*What to work on*.
1. In the text excerpt on flexible array tactile sensors, what technology is the static tactile array work based on?
2. Write a continuation of the introduction on flexible array tactile sensors, starting after its last sentence.

*Text excerpt*.

○ ○ ○ ○ ○

Development of flexible array tactile sensors.


Drimus, Alin Marian ; Marian, Nicolae ; Bilberg, Arne 等


1. INTRODUCTION

For handling unkown objects in unstructured environments, tactile sensing can prove to be valuable by providing information complementary to vision. By using the sense of touch, humans can perceive mechanical properties of the objects they are manipulating, such as compliance, friction, texture or mass. Force and tactile sensing at the finger-object contact are essential for fine manipulation and complex tasks with changing grasp requirements (Howe, 94).

The two most important components of tactile interaction are the dynamic sensing, where we deal with responses caused by changes in the condition of contacts, based on movements of the fingers, vibrations or slip occurance and static sensing, where the distribution of tactile mechanoreceptors is used to determine local surface shape and pressure distribution. There are a few technologies that can be used for manufacturing tactile array sensors and the most used are piezoresistive (rubbers or inks), piezocapacitive, piezoelectrical and optical (Cutkosky et al., 2008). Our work will consider the static tactile arrays based on piezoresistive technology.

○ ○ ○ ○ ○

*Collected material*.
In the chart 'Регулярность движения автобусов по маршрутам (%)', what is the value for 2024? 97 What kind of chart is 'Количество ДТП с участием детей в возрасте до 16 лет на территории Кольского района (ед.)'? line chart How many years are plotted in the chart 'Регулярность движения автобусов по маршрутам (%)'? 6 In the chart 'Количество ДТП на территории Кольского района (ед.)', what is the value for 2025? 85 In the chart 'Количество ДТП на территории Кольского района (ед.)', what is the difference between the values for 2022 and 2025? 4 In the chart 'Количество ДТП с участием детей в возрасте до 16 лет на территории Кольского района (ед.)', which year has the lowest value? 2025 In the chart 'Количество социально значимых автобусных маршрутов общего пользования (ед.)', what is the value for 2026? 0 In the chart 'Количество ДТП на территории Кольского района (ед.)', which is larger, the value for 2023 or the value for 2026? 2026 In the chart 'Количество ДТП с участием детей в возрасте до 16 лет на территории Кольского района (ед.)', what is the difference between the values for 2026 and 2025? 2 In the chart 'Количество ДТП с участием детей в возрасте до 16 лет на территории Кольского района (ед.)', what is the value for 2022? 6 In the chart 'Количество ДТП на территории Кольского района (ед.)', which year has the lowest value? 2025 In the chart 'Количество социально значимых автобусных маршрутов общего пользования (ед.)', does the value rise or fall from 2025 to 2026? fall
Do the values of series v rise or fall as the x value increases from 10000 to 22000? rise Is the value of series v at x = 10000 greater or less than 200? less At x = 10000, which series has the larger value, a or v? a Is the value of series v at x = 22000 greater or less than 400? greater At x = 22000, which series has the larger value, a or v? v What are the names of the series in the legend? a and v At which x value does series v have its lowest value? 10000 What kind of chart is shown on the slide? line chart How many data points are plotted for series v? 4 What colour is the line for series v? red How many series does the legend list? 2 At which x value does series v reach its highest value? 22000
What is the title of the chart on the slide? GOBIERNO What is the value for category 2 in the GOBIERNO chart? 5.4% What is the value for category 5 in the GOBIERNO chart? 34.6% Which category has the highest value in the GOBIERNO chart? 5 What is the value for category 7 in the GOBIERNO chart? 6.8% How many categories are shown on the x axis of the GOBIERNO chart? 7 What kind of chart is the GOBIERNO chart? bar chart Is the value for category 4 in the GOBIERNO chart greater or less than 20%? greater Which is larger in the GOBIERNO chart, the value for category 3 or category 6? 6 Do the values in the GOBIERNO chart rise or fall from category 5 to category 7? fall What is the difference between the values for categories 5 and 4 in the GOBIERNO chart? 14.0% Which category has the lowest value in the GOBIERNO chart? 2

○ ○ ○ ○ ○

*Per-task outputs*.
1. Piezoresistive technology.

2.
Even though more than 30 years of research into development of tactile sensors have passed, there has only been little progress achieved compared to vision. The biggest problems concern the difficulty of wiring and fragility of such sensors, not to mention the cost and difficulty of customization (Cutkosky et al., 2008). The requirements for a tactile sensor array similar to an artificial skin would be:

* conformability and thin, to suit any kind of finger or gripper

* spatial sensing resolution and sensitivity similar to the human skin

* robustness and repeatability for industrial use

* low cost for development and easy to replace

In the last decades, quite a few sensor prototypes have been developed. Flexible sensors based on pressure conductive rubber with 3x16 cells were developed using a stitched electrode structure, but the construction method and the leak currents bring high variations in the measurements (Shimojo et al., 2004). Industrial tactile sensors have been developed by Weiss (WeiB & Worn, 2005) but they are not flexible and have low resolution, 6x14 cells in 2.4cm x 5cm. A flexible 16x16 sensor array with 1 mm spatial resolution was developed for minimal invasive surgery, but the sensor fails to give steady output for static stimuli, and has a high hysteresis and non-linearity (Goethals et al., 2008). A combination of static and dynamic sensor was developed to address both pressure profiles and slippage, but the design has only 4x7 cells, and a number of wires equal to the number of cells (Goger et al., 2009).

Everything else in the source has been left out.